Below are records; reproduce exactly the lines from the one containing "Judging by this image, among the provided" through the end, both included, and only those.

→ Extracted records
--- BEGIN ---

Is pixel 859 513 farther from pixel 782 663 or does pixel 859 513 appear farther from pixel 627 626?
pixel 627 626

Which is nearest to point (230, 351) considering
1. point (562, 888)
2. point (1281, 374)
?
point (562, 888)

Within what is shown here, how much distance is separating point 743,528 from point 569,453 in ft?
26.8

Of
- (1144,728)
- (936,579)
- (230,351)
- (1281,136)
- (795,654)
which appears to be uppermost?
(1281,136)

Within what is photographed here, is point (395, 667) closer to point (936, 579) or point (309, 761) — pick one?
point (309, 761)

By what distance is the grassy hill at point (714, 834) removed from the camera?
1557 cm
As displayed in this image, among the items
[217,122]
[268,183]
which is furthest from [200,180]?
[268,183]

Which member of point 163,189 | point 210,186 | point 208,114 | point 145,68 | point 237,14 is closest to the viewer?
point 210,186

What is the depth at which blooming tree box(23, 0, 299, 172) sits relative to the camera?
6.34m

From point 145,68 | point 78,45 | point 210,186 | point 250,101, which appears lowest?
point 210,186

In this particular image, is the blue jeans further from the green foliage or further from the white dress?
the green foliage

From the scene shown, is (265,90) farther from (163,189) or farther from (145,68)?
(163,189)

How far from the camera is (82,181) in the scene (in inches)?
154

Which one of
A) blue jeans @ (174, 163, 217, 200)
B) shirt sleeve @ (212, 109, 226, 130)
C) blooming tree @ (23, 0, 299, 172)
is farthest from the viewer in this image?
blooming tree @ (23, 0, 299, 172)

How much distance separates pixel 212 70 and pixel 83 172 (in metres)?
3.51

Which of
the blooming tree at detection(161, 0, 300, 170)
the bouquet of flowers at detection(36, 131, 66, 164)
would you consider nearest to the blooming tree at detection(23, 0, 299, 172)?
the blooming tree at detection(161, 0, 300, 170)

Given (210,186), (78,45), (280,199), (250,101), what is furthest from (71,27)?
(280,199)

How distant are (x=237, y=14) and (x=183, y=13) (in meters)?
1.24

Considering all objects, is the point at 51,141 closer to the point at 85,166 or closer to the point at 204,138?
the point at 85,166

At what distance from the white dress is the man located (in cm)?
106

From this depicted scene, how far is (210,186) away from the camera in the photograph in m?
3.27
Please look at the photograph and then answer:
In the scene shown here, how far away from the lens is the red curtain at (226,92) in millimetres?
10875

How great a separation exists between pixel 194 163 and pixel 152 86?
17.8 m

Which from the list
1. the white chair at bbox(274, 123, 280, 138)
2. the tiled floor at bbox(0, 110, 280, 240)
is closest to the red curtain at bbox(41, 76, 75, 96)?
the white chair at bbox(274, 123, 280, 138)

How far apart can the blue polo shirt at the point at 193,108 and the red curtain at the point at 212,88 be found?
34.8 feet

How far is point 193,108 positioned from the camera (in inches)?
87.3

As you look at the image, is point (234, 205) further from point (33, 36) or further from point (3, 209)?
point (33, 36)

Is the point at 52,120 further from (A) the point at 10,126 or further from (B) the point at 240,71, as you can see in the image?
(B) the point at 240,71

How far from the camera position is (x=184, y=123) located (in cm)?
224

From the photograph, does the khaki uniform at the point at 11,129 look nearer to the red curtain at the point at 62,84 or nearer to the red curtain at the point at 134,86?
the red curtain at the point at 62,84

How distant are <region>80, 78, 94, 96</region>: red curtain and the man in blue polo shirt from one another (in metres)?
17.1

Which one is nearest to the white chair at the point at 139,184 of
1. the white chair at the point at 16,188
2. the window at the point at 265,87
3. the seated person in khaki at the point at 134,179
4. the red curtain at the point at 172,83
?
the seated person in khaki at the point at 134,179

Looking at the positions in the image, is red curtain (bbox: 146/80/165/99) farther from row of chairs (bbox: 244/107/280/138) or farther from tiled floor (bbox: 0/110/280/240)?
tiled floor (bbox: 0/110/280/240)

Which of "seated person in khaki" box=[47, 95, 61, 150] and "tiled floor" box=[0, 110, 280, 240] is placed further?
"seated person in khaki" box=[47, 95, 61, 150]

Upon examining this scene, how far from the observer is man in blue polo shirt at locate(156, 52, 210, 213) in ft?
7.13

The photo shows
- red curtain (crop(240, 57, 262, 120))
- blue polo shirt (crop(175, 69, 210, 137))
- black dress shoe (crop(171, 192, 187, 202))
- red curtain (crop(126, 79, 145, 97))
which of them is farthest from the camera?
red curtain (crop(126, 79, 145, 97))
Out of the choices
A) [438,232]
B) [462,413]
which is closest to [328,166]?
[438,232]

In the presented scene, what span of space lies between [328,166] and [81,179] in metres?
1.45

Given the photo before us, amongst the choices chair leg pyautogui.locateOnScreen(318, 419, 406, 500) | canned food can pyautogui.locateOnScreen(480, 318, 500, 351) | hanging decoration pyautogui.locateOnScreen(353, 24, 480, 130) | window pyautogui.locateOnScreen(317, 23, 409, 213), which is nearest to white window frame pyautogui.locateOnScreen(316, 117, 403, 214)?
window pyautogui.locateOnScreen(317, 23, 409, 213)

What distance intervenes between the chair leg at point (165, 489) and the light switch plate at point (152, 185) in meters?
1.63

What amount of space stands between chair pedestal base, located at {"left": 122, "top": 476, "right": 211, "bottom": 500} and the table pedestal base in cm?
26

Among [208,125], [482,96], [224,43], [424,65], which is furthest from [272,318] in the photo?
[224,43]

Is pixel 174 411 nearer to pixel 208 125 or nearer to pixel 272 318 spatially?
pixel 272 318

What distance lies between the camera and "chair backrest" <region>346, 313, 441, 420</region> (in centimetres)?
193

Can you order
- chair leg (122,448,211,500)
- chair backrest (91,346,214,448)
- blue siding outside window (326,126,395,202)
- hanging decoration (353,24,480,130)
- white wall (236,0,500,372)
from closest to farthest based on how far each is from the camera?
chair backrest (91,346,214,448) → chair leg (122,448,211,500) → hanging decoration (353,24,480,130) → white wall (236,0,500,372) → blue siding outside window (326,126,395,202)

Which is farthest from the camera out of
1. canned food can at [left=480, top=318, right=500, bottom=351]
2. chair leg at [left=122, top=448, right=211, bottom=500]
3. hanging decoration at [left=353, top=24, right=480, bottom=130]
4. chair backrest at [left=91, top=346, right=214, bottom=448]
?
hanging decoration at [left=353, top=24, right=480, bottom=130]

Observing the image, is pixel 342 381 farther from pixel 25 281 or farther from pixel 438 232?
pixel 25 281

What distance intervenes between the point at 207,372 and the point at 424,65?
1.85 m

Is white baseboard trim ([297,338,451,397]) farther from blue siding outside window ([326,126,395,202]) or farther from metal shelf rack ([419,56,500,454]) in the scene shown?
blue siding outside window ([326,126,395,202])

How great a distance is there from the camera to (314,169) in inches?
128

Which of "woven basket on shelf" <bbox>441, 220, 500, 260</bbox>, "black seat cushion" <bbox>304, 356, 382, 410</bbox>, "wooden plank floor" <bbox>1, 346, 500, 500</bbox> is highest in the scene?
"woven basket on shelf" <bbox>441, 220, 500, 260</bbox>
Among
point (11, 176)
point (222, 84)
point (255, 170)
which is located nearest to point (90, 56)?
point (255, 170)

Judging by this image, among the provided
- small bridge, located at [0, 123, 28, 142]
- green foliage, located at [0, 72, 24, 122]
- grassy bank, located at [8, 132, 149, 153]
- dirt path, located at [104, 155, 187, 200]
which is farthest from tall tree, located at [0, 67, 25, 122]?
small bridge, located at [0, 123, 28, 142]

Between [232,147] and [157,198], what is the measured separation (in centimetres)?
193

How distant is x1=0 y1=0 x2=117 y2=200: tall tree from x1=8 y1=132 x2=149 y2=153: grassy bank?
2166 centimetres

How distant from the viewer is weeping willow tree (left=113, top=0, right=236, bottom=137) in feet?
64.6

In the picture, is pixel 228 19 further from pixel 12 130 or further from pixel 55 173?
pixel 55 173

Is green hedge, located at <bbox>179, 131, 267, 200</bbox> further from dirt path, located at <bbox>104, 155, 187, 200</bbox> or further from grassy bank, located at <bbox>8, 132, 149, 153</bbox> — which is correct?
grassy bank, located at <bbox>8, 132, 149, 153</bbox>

--- END ---

→ Expected answer
Judging by this image, among the provided
- small bridge, located at [0, 123, 28, 142]
- green foliage, located at [0, 72, 24, 122]
- grassy bank, located at [8, 132, 149, 153]
- dirt path, located at [104, 155, 187, 200]
which is farthest from tall tree, located at [0, 67, 25, 122]?
small bridge, located at [0, 123, 28, 142]

Between [232,147] and [157,198], what is the measured separation (in centimetres)?
193

How distant is x1=0 y1=0 x2=117 y2=200: tall tree from x1=8 y1=132 x2=149 y2=153: grassy bank?
2166 centimetres

How distant from the viewer is weeping willow tree (left=113, top=0, right=236, bottom=137) in feet?
64.6

In the picture, is pixel 228 19 further from pixel 12 130 or further from pixel 55 173?
pixel 55 173

Is green hedge, located at <bbox>179, 131, 267, 200</bbox> further from dirt path, located at <bbox>104, 155, 187, 200</bbox> or further from grassy bank, located at <bbox>8, 132, 149, 153</bbox> — which is correct?
grassy bank, located at <bbox>8, 132, 149, 153</bbox>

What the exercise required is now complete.